East Palo Alto—This Saturday community members from across San Mateo County will hold a town hall with local experts and advocates to discuss how to stop a $160 million new jail from being built.  Calling for community-based solutions instead of jails, the event will bring together residents and grassroots organizations to talk about the impact of imprisonment on communities and on the county’s future.

“Who are the Supervisors building this jail for?  What good does it do for people in this county?”  asks Dorsey Nunn, Executive Director of Legal Services for Prisoners with Children and resident of Menlo Park. “If we look at who is currently in the jail, we know that San Mateo County’s most vulnerable residents get locked up instead of getting the jobs, education, healthcare or housing they need.”  African Americans constitute 3.34% of San Mateo County,  but represent 24% of jail population.  They also suffer the highest rates of unemployment.  Nunn continues,“Every penny we spend locking people up is taking away from funding for programs that build strong communities, keep people healthy and keep families together.  We’re hurting ourselves twice—breaking up communities with jails, and robbing resources from the services that actually keep us safe.”

Widespread opposition to the jail project has steadily mounted during the county’s budget crisis as $70 million in cuts have left hundreds unemployed and thousands with reduced access to vital services.  In a report commissioned by San Mateo County, the influential Center on Juvenile and Criminal Justice noted a substantial dip in crime in the county and has recommended strongly against jail construction, instead advising reform of the “pretrial system, in addition to expanding and creating new pretrial service programs”. San Mateo County has been turned down multiple times for state funding for the jail.  County Supervisors have proposed a controversial new sales tax that lumps in jail funding with funding for other programs.

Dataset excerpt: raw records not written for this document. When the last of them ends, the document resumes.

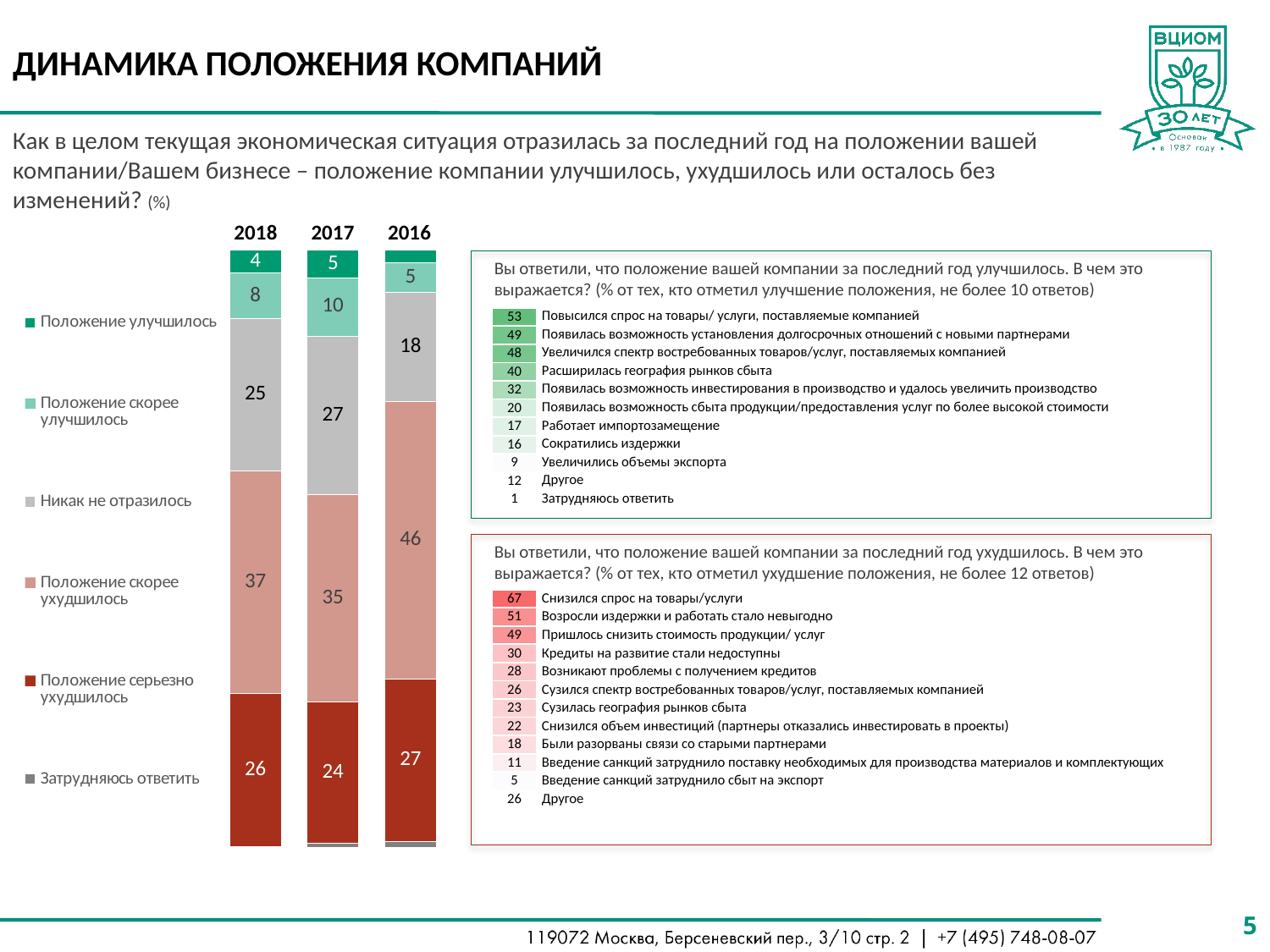
In the stacked bar chart, what is the difference between the 2016 and 2017 values for "Положение скорее ухудшилось"? 11 In the stacked bar chart, which year has the highest value for "Положение скорее ухудшилось"? 2016 In the stacked bar chart, is the value for "Никак не отразилось" larger in 2018 or in 2016? 2018 What kind of chart is shown on the left of the slide? Stacked bar chart How many years (bars) are shown in the stacked bar chart? 3 In the stacked bar chart, what is the value for "Положение серьезно ухудшилось" in 2018? 26 In the stacked bar chart, what is the value for "Положение скорее ухудшилось" in 2016? 46 In the stacked bar chart, what is the difference between the 2017 and 2018 values for "Положение скорее улучшилось"? 2 In the stacked bar chart, which year has the lowest value for "Положение серьезно ухудшилось"? 2017 In the stacked bar chart, what is the value for "Положение скорее ухудшилось" in 2018? 37 How many series does the legend of the stacked bar chart list? 6 In the stacked bar chart, what is the value for "Никак не отразилось" in 2017? 27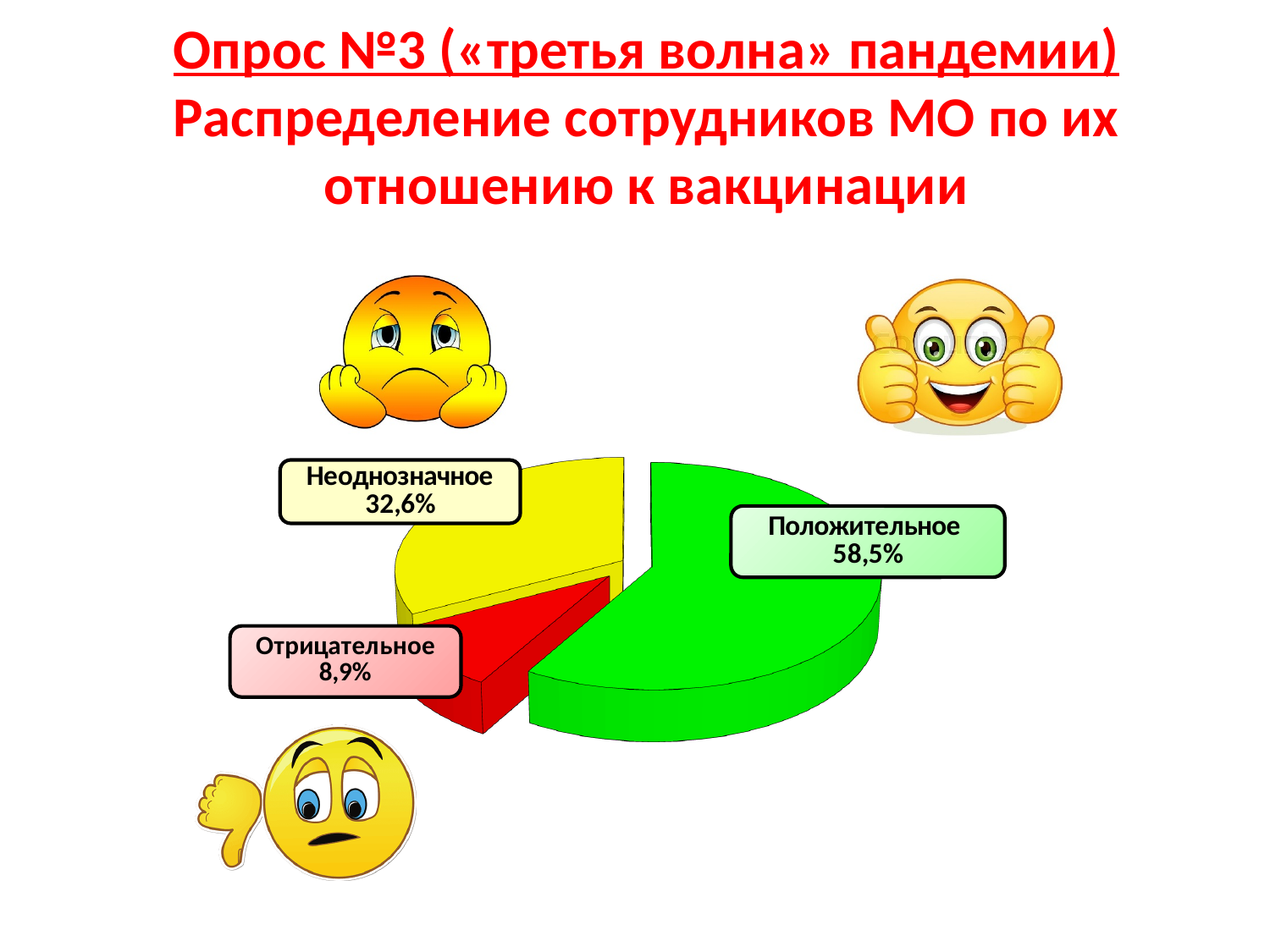
What kind of chart is shown on the slide? Pie chart How many categories does the pie chart show? 3 What colour is the slice for Отрицательное? Red Which is larger: the share for Неоднозначное or the share for Отрицательное? Неоднозначное Which attitude category has the largest share of the pie? Положительное What share of employees have an ambiguous (Неоднозначное) attitude to vaccination? 32,6% What share of employees have a negative (Отрицательное) attitude to vaccination? 8,9% Which attitude category has the smallest share of the pie? Отрицательное What share of employees have a positive (Положительное) attitude to vaccination? 58,5% What is the difference in percentage points between the Неоднозначное and Отрицательное shares? 23,7 What is the difference in percentage points between the Положительное and Неоднозначное shares? 25,9 What colour is the slice for Положительное? Green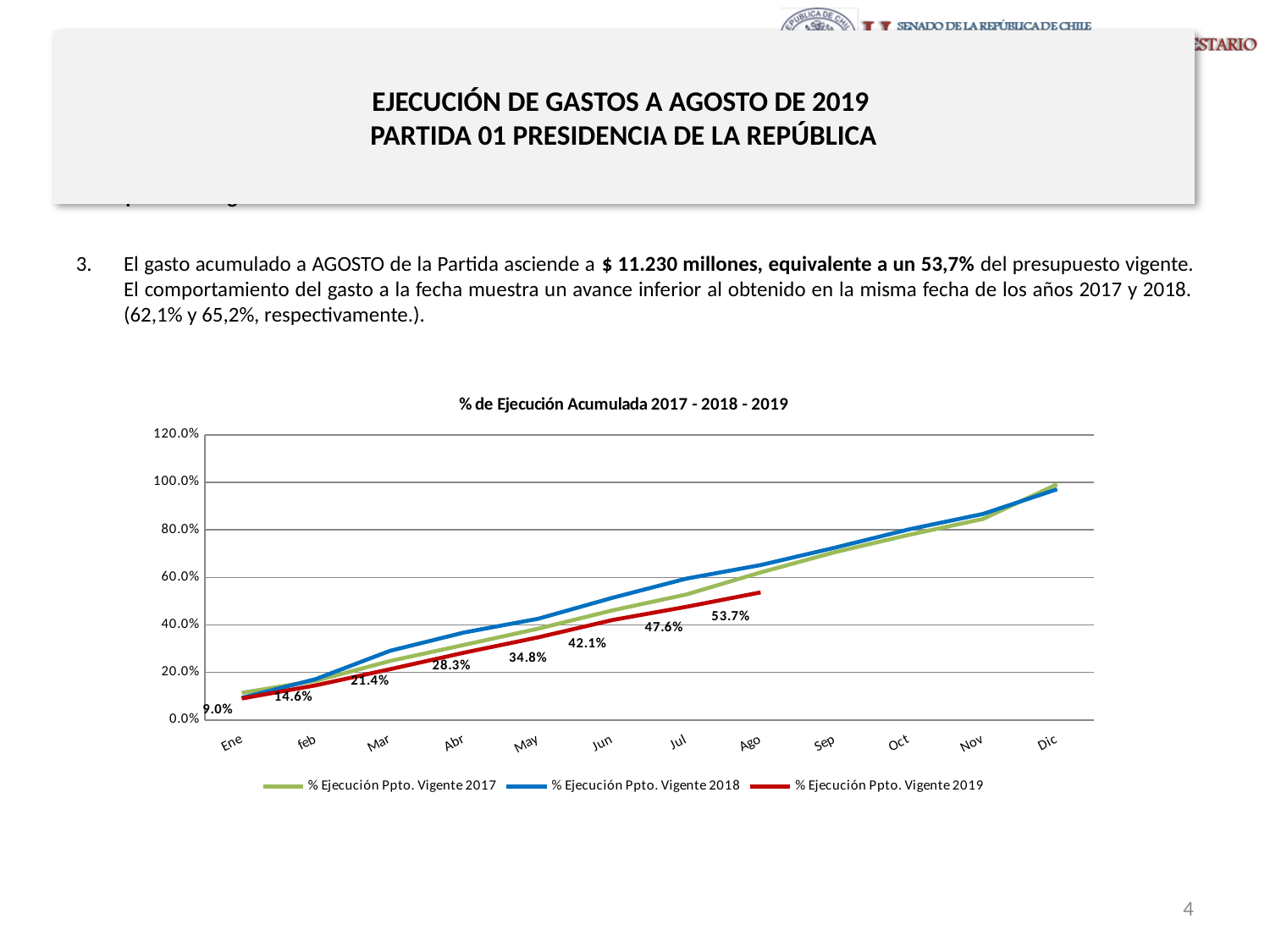
What is the difference between the 2019 values for Ago and Jul? 6.1% What is the title of the chart? % de Ejecución Acumulada 2017 - 2018 - 2019 Is the value for % Ejecución Ppto. Vigente 2018 in Ago greater or less than 60.0%? greater What is the value of % Ejecución Ppto. Vigente 2019 for Ago? 53.7% What is the value of % Ejecución Ppto. Vigente 2019 for Ene? 9.0% How many series does the legend of the chart list? 3 How many months are shown on the x axis of the chart? 12 In Ago, which series has the larger value: % Ejecución Ppto. Vigente 2018 or % Ejecución Ppto. Vigente 2019? % Ejecución Ppto. Vigente 2018 Which month has the highest value for % Ejecución Ppto. Vigente 2019? Ago What kind of chart is shown on the slide? line chart What is the value of % Ejecución Ppto. Vigente 2019 for May? 34.8% Does the % Ejecución Ppto. Vigente 2019 line rise or fall from Ene to Ago? rise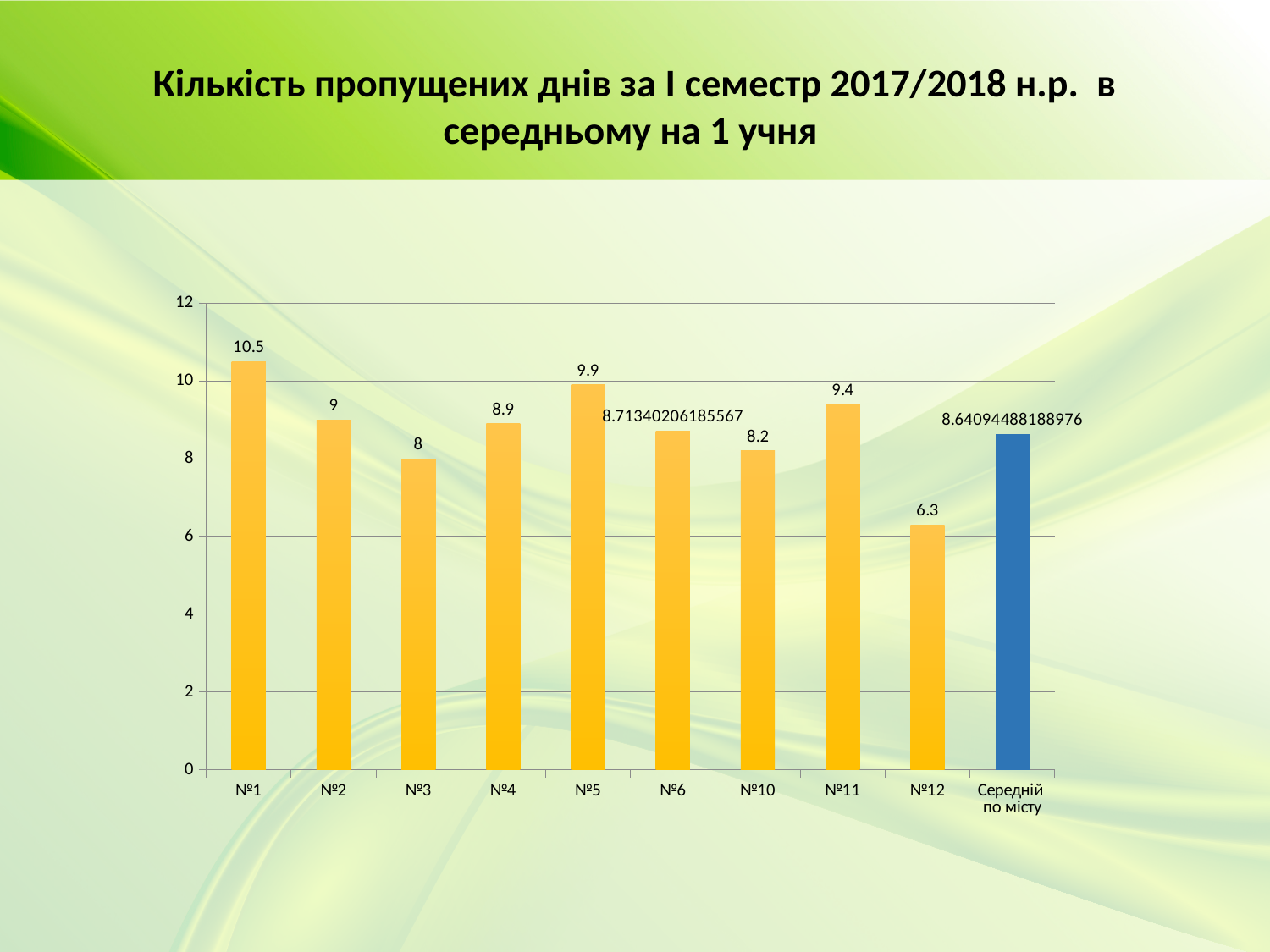
How many categories are shown on the x axis? 10 Is the value for №3 greater or less than 10? less Which is larger, the value for №5 or the value for №11? №5 What is the value for №12? 6.3 Which bar is coloured blue rather than yellow? Середній по місту What is the value for Середній по місту? 8.64094488188976 What is the difference between the values for №1 and №12? 4.2 What is the value for №6? 8.71340206185567 Which category has the lowest value? №12 Which category has the highest value? №1 What kind of chart is shown on the slide? bar chart What is the value for №1? 10.5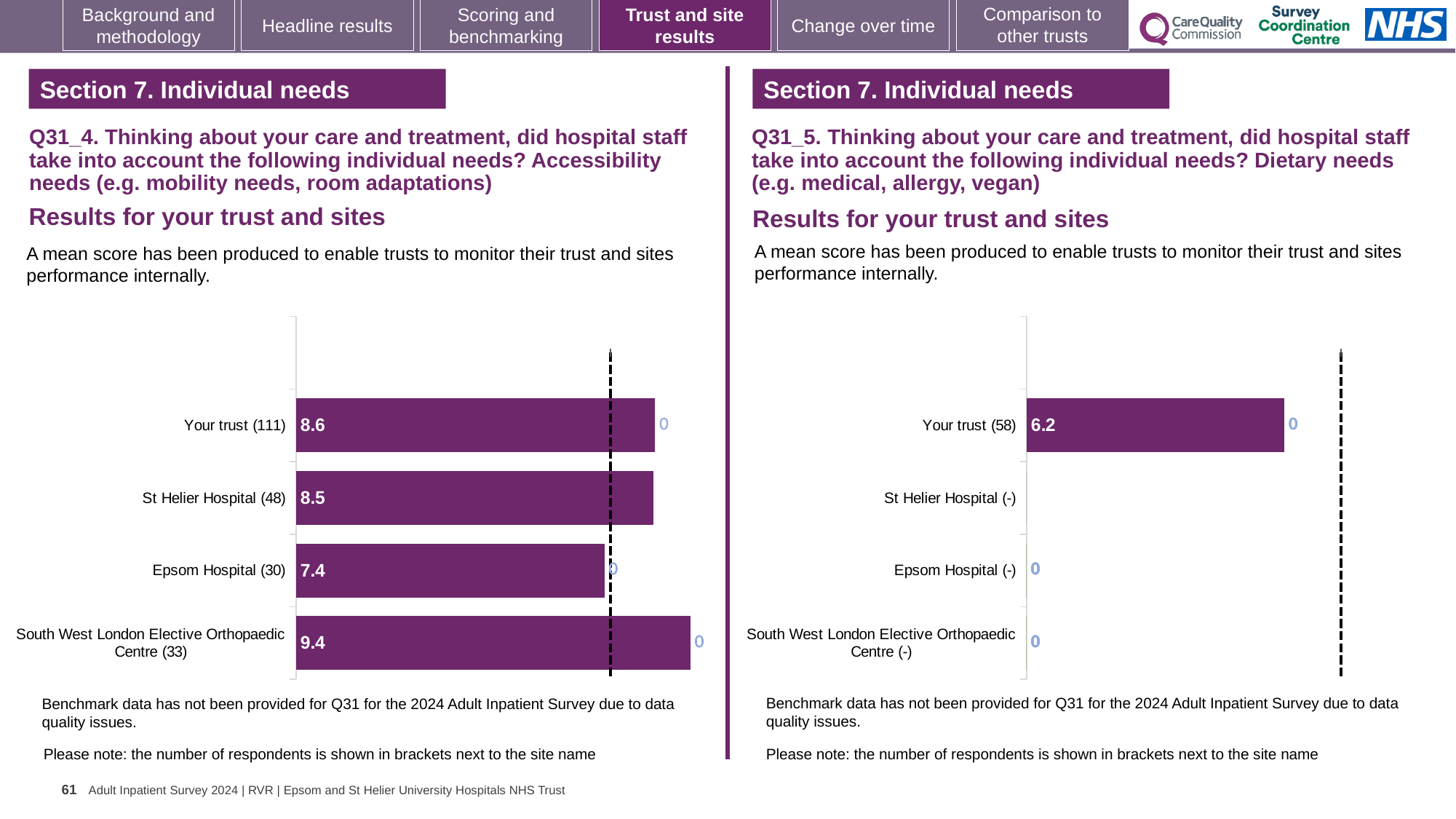
On the Q31_5 Dietary needs chart (right), how many respondents are shown for Your trust? 58 On the Q31_4 Accessibility needs chart (left), which site has the highest mean score? South West London Elective Orthopaedic Centre What type of chart is used on the left side of the slide for Q31_4? Bar chart On the Q31_4 Accessibility needs chart (left), how many respondents are shown for St Helier Hospital? 48 On the Q31_4 Accessibility needs chart (left), which has the higher score: St Helier Hospital or Epsom Hospital? St Helier Hospital On the Q31_4 Accessibility needs chart (left), what is the mean score for Your trust? 8.6 On the Q31_4 Accessibility needs chart (left), what is the mean score for South West London Elective Orthopaedic Centre? 9.4 On the Q31_4 Accessibility needs chart (left), what is the mean score for Epsom Hospital? 7.4 On the Q31_4 Accessibility needs chart (left), how many categories are plotted? 4 On the Q31_4 Accessibility needs chart (left), which site has the lowest mean score? Epsom Hospital On the Q31_5 Dietary needs chart (right), what is the mean score for Your trust? 6.2 On the Q31_4 Accessibility needs chart (left), what is the difference between the scores for South West London Elective Orthopaedic Centre and Epsom Hospital? 2.0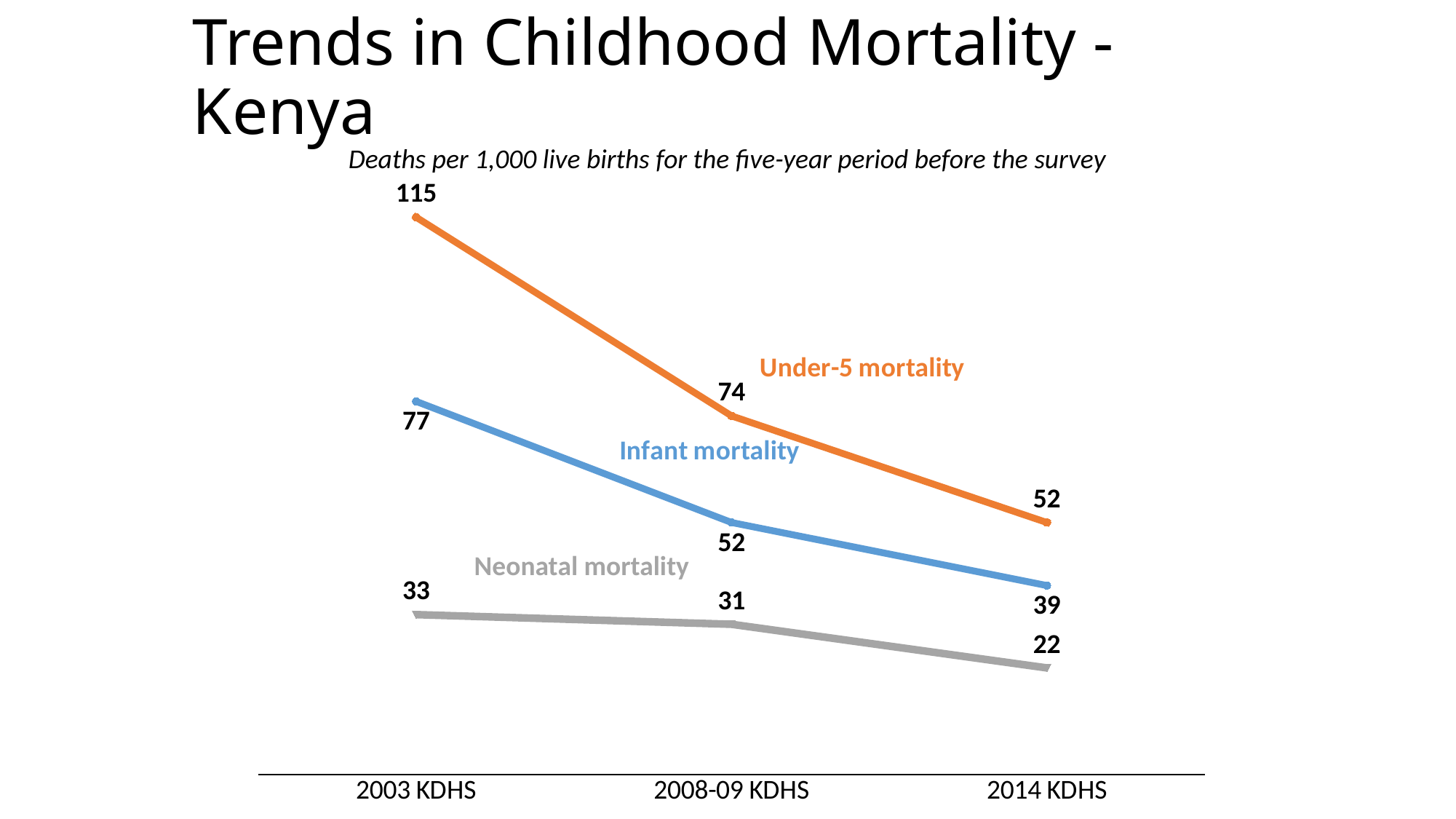
Do the infant mortality values rise or fall from the 2003 KDHS to the 2014 KDHS? Fall What is the neonatal mortality value for the 2008-09 KDHS? 31 By how much did under-5 mortality fall between the 2003 KDHS and the 2014 KDHS? 63 What is the difference between infant mortality and neonatal mortality in the 2008-09 KDHS? 21 How many surveys are shown on the x axis? 3 Which survey has the highest under-5 mortality? 2003 KDHS Which is larger in the 2014 KDHS: under-5 mortality or infant mortality? Under-5 mortality What is the under-5 mortality value for the 2003 KDHS? 115 How many series are plotted on the chart? 3 What is the infant mortality value for the 2014 KDHS? 39 What kind of chart is shown on the slide? Line chart Which survey has the lowest neonatal mortality? 2014 KDHS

“This jail is fiscally, socially, morally and environmentally toxic,” says Manuel La Fontaine, Daly City resident and organizer with All of Us or None, an organization fighting against discrimination faced by people after being released from prison and jail.  “We have clear alternatives. Three quarters of the San Mateo jail population hasn’t gone to trial. Nearly half the people are in there simply because they can’t pay bail. Nearly sixty percent are in on drug and alcohol charges.  The County Supervisors could act now to reduce the jail population, they could close Women’s Correctional Center, but instead they’re planning a new jail that the county doesn’t want, doesn’t need, and can’t afford.“

While Sherriff Greg Munks has claimed the jail in necessary to handle of influx of prisoners coming from the state prison system due to Gov. Brown’s realignment program, San Mateo County is surrounded by counties that have decided to not expand their jail systems.  Santa Cruz, Santa Clara, San Francisco, and Alameda Counties have all decided to divert funds away from jail expansion and toward alternatives to imprisonment.

Saturday’s town hall will be held in East Palo Alto and will include performances, community testimony, and speakers connecting the jail to the county’s social and economic problems.

The event is organized by Californians United for a Responsible Budget (CURB) member organizations and allies: All of Us or None, ACLU of Northern California, Architects / Designers / Planners / for Social Responsibility, California Coalition for Women Prisoners, Critical Resistance, Justice Now, Legal Services for Prisoners with Children and Occupy Redwood City.